LONDON : Global securities regulators set out on Thursday their first blueprint to make participants in “decentralised finance” (DeFi)accountable for their actions and safeguard market stability.
DeFi platforms allow users to lend, borrow and save in digital assets, using the blockchain technology that underpins cryptoassets to bypass the traditional gatekeepers of finance such as banks and exchanges.
The collapse of crypto exchange FTX and of the Terra USD stablecoin during 2022 showed how shocks in one part of the crypto market can trigger billions of dollars in outflows from DeFI applications, said IOSCO, the global umbrella body for securities watchdogs from across the world.

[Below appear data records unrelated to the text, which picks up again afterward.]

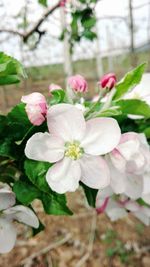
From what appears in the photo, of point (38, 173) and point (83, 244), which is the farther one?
point (83, 244)

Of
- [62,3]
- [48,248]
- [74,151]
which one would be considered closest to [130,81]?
[74,151]

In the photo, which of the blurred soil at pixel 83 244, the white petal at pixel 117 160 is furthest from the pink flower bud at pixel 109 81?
the blurred soil at pixel 83 244

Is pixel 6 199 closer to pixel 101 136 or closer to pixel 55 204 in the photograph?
pixel 55 204

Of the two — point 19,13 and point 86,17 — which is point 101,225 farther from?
point 19,13

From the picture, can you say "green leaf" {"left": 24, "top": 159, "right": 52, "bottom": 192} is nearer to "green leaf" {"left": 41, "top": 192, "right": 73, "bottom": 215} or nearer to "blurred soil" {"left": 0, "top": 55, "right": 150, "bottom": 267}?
"green leaf" {"left": 41, "top": 192, "right": 73, "bottom": 215}

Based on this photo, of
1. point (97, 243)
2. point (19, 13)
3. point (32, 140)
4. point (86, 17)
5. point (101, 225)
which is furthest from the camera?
point (19, 13)

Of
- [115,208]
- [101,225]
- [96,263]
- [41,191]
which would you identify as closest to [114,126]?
[41,191]

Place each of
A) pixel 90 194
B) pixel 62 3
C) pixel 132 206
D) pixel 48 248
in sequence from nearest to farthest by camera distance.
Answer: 1. pixel 90 194
2. pixel 132 206
3. pixel 62 3
4. pixel 48 248

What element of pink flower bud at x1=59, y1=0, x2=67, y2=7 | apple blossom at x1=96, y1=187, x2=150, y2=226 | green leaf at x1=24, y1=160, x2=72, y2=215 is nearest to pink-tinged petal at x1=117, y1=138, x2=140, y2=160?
green leaf at x1=24, y1=160, x2=72, y2=215
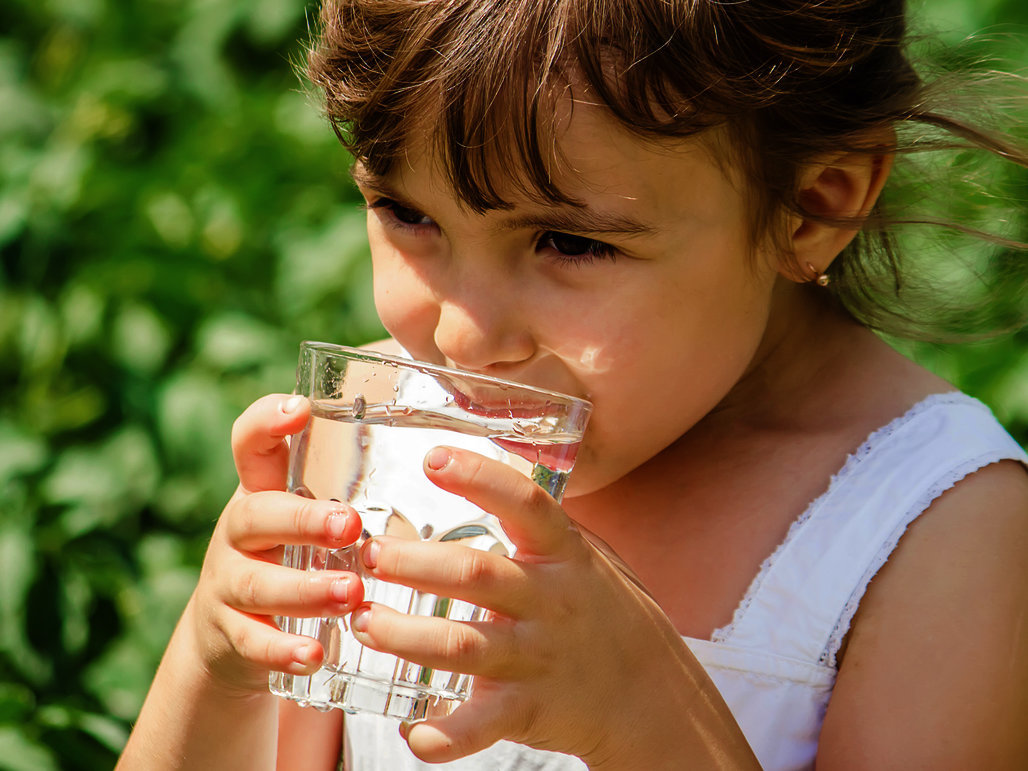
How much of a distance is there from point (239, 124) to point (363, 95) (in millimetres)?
1982

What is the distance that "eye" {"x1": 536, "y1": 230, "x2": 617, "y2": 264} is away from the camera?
55.7 inches

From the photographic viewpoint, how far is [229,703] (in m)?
1.50

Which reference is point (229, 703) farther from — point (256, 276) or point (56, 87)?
point (56, 87)

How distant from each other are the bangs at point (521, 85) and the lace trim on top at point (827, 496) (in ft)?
1.87

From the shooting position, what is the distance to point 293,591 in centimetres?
114

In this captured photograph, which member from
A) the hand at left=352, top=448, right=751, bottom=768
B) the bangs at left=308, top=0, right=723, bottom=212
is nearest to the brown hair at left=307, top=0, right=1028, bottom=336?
the bangs at left=308, top=0, right=723, bottom=212

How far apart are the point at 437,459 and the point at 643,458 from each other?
0.55 metres

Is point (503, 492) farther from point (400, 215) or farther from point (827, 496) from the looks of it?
point (827, 496)

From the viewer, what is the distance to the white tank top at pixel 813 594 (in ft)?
5.08

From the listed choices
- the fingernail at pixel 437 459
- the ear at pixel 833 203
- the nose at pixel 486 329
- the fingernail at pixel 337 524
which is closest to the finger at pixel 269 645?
the fingernail at pixel 337 524

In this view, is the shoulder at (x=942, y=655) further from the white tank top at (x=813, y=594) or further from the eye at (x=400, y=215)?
the eye at (x=400, y=215)

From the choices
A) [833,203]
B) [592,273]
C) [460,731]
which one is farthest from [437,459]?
[833,203]

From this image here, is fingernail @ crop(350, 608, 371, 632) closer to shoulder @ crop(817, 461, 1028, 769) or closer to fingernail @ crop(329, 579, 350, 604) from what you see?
fingernail @ crop(329, 579, 350, 604)

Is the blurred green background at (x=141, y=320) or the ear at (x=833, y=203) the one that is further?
the blurred green background at (x=141, y=320)
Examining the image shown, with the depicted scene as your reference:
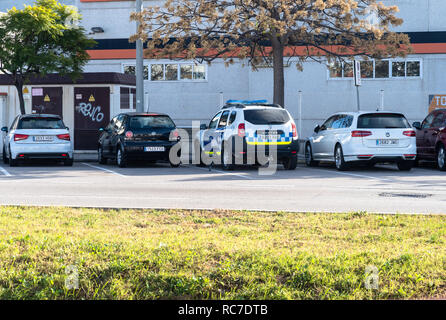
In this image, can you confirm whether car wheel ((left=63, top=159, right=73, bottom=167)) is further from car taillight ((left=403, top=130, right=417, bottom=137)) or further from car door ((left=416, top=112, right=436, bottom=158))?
car door ((left=416, top=112, right=436, bottom=158))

Such events have seen DeFi shrink from about $180 billion in late 2021 to about $40 billion currently, and the sector is also being used for moneylaundering, IOSCO said.
“There is a common misconception that DeFi is truly decentralised and governed by autonomous code or smart contracts,” said Tuang Lee Lim, chair of a fintech taskforce at IOSCO.
Stakeholders in DeFi and their roles, and the organizational, technological, and communication mechanisms they use, tend to mimic those in traditional finance.
“In reality, regardless of the operating model of the DeFi arrangement, ‘responsible persons’ can be identified,” Lim said.
Regulators have little standardised data on DeFI, a situation made worse by market participants using multiple pseudonymous addresses to obfuscate their activities, IOSCO said.
The watchdog has proposed a framework for regulators across the 130 jurisdictions covered by its membership to ensure investor protection and stable markets with DeFi, identify and manage risks, obtain clear disclosures and cross-border cooperation to enforce applicable laws.
Regulators should use existing laws or introduce new ones where needed to get a full picture of DeFI, including the identities of people and companies involved, IOSCO said.
A public consultation on the proposals, which dovetail with proposals from IOSCO in May to regulate cryptoassets themselves, runs until mid-October before the framework is finalised around the end of 2023.
IOSCO members commit to applying agreed recommendations, and some member countries like the United States have already begun looking at how DeFi fits into existing securities laws.